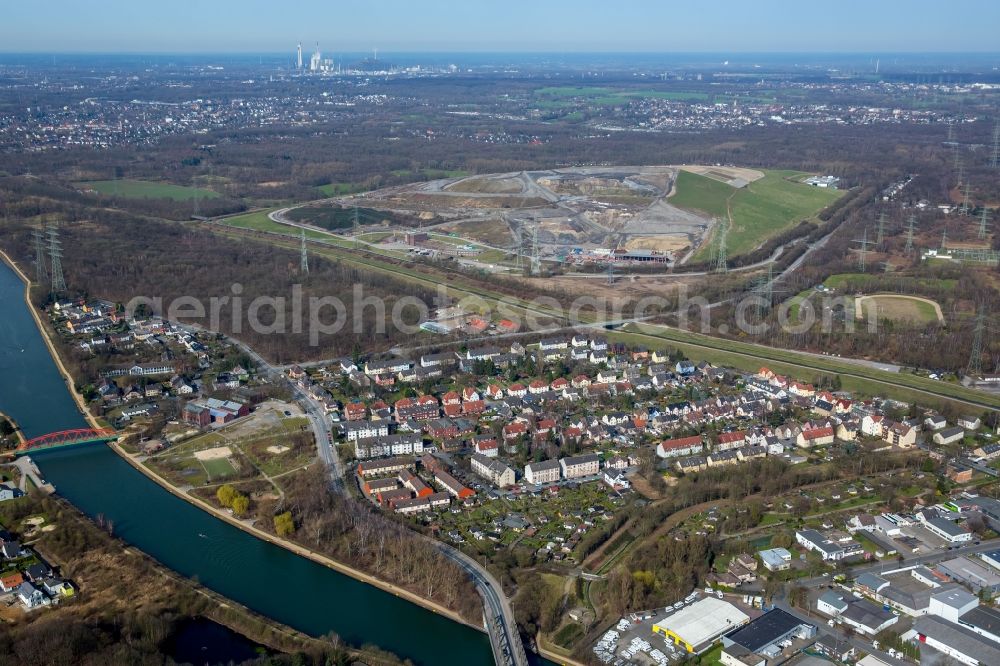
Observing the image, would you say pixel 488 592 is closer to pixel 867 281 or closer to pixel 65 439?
pixel 65 439

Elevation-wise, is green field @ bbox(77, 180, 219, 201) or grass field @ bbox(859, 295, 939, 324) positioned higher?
green field @ bbox(77, 180, 219, 201)

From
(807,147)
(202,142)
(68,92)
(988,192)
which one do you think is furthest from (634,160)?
(68,92)

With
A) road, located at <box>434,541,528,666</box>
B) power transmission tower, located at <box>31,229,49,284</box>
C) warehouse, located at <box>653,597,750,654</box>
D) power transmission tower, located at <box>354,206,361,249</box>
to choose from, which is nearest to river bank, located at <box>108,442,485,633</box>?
road, located at <box>434,541,528,666</box>

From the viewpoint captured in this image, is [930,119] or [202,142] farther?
[930,119]

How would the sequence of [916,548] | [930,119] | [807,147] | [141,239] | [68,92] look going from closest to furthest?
1. [916,548]
2. [141,239]
3. [807,147]
4. [930,119]
5. [68,92]

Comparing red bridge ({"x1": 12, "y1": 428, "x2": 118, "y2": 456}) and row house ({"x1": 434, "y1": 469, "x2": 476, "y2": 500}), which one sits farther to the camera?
red bridge ({"x1": 12, "y1": 428, "x2": 118, "y2": 456})

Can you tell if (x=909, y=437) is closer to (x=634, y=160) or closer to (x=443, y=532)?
(x=443, y=532)

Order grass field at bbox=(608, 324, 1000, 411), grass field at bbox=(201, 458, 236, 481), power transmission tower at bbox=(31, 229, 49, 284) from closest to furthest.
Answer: grass field at bbox=(201, 458, 236, 481)
grass field at bbox=(608, 324, 1000, 411)
power transmission tower at bbox=(31, 229, 49, 284)

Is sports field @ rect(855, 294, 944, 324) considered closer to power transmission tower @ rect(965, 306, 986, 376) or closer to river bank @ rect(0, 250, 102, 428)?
power transmission tower @ rect(965, 306, 986, 376)
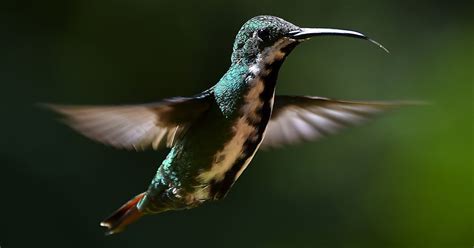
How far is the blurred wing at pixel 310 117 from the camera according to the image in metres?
1.41

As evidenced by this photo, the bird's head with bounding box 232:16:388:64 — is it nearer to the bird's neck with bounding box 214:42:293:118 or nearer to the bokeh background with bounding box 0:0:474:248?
the bird's neck with bounding box 214:42:293:118

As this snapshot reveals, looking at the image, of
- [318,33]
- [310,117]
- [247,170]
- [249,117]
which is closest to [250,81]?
[249,117]

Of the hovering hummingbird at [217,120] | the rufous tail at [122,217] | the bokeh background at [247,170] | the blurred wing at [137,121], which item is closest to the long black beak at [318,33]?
the hovering hummingbird at [217,120]

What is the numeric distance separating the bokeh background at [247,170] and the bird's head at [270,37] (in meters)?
1.70

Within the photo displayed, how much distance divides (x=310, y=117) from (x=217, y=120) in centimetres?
32

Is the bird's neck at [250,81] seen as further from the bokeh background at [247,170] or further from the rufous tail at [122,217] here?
the bokeh background at [247,170]

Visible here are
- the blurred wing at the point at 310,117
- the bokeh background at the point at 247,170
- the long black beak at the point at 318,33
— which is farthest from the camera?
the bokeh background at the point at 247,170

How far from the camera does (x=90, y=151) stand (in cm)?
297

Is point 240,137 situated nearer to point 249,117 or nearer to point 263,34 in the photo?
point 249,117

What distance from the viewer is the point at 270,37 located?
1.12 m

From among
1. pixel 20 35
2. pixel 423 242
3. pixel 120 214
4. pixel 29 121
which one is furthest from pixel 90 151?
pixel 120 214

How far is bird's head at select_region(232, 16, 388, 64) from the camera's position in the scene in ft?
3.56

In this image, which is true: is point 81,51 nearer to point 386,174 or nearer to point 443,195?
point 386,174

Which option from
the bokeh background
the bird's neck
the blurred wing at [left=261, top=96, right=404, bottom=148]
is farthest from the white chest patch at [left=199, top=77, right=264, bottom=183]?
the bokeh background
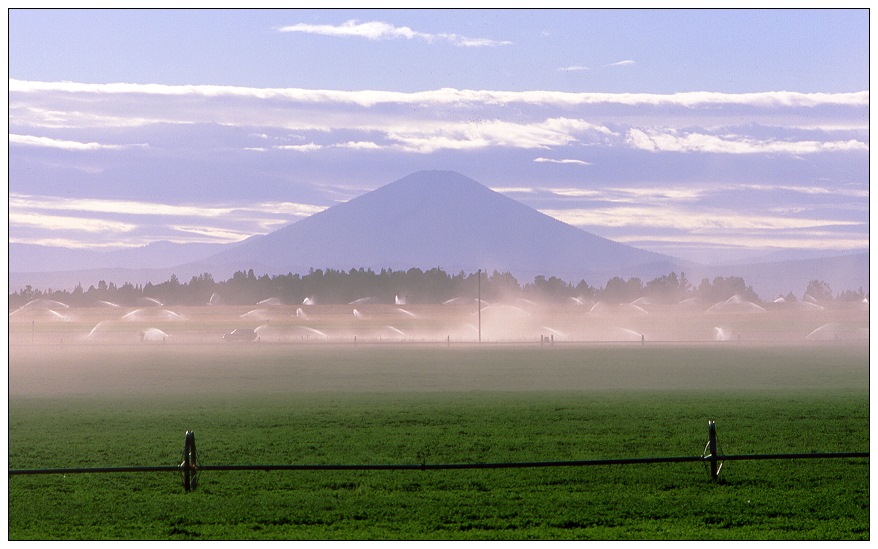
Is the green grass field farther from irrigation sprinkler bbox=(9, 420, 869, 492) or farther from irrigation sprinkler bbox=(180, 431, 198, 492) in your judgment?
irrigation sprinkler bbox=(9, 420, 869, 492)

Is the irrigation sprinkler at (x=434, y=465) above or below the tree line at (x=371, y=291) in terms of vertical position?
below

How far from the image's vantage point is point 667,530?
856 centimetres

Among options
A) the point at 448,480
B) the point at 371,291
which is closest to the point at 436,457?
the point at 448,480

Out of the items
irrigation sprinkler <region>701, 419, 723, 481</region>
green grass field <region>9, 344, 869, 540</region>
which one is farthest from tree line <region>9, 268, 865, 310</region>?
irrigation sprinkler <region>701, 419, 723, 481</region>

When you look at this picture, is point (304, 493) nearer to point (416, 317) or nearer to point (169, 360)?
point (169, 360)

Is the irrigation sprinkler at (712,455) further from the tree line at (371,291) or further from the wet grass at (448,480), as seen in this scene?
the tree line at (371,291)

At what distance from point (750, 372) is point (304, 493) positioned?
26.8m

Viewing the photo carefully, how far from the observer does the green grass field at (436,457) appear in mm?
8820

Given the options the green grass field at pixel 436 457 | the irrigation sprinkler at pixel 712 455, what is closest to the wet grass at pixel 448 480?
the green grass field at pixel 436 457

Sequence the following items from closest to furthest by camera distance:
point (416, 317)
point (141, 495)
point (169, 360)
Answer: point (141, 495) < point (169, 360) < point (416, 317)

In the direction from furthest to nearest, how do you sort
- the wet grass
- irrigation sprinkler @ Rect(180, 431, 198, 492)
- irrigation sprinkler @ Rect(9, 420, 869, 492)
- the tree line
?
the tree line
irrigation sprinkler @ Rect(180, 431, 198, 492)
irrigation sprinkler @ Rect(9, 420, 869, 492)
the wet grass

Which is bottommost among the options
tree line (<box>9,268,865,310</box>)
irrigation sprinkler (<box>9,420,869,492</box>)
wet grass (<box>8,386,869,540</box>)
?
wet grass (<box>8,386,869,540</box>)

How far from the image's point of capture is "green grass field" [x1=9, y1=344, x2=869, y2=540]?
8820mm

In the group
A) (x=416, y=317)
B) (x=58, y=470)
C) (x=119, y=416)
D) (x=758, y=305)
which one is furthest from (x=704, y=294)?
(x=58, y=470)
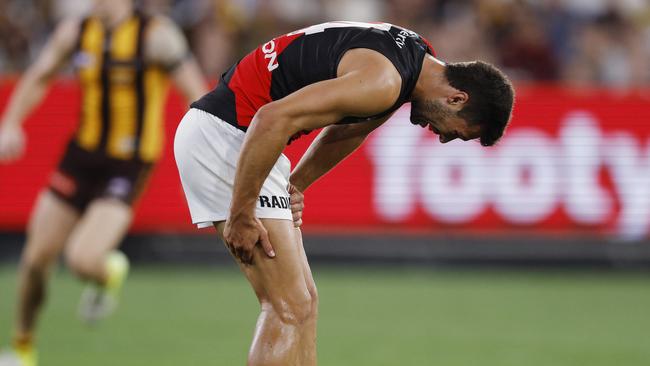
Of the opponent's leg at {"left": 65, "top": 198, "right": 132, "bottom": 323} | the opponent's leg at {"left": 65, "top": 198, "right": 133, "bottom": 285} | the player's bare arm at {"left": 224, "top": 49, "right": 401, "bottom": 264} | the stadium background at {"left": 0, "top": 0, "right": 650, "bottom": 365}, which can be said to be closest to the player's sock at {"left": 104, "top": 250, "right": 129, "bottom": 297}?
the opponent's leg at {"left": 65, "top": 198, "right": 132, "bottom": 323}

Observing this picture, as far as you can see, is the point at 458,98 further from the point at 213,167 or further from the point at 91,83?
the point at 91,83

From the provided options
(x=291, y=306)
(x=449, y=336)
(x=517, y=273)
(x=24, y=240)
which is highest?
(x=291, y=306)

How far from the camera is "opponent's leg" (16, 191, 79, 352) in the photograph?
766cm

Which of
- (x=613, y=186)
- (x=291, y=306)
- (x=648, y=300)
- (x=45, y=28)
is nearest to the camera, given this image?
(x=291, y=306)

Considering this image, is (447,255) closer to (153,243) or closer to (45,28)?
(153,243)

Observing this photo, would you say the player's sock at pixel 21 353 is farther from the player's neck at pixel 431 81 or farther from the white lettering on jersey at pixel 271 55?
the player's neck at pixel 431 81

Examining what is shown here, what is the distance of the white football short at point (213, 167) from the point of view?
532 centimetres

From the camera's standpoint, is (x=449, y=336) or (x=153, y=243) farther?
(x=153, y=243)

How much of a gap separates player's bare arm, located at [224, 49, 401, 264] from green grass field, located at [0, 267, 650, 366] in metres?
3.21

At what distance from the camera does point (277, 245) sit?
5.21 metres

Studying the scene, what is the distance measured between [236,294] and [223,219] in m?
6.22

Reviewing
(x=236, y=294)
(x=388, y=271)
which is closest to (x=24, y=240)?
(x=236, y=294)

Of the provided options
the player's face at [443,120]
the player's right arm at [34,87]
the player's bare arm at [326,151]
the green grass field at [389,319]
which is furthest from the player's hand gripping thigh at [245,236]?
the player's right arm at [34,87]

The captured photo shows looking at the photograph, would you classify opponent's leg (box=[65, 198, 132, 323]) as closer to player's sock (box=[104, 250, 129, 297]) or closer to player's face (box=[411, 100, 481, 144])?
player's sock (box=[104, 250, 129, 297])
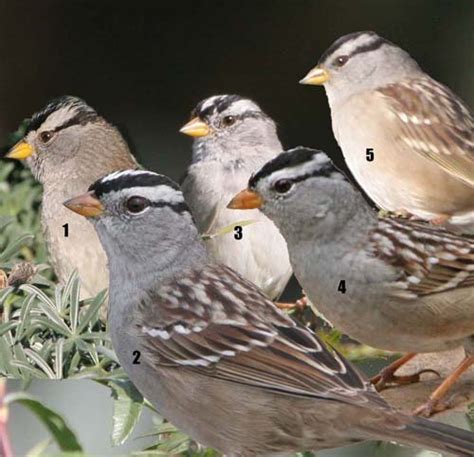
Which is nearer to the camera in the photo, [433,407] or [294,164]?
[294,164]

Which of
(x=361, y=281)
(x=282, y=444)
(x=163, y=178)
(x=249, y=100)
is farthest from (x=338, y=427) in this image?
(x=249, y=100)

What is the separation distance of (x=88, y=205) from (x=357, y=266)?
1.63ft

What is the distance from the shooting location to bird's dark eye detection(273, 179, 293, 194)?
2.46 m

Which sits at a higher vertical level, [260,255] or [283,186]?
[283,186]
============================================================
## GIVEN TASK
Copy out word for word the part of the entries that opens with the line containing "Which sits at" and closes with the last line of the entries.

## RIGHT ANSWER
Which sits at a higher vertical level, [260,255] or [283,186]?
[283,186]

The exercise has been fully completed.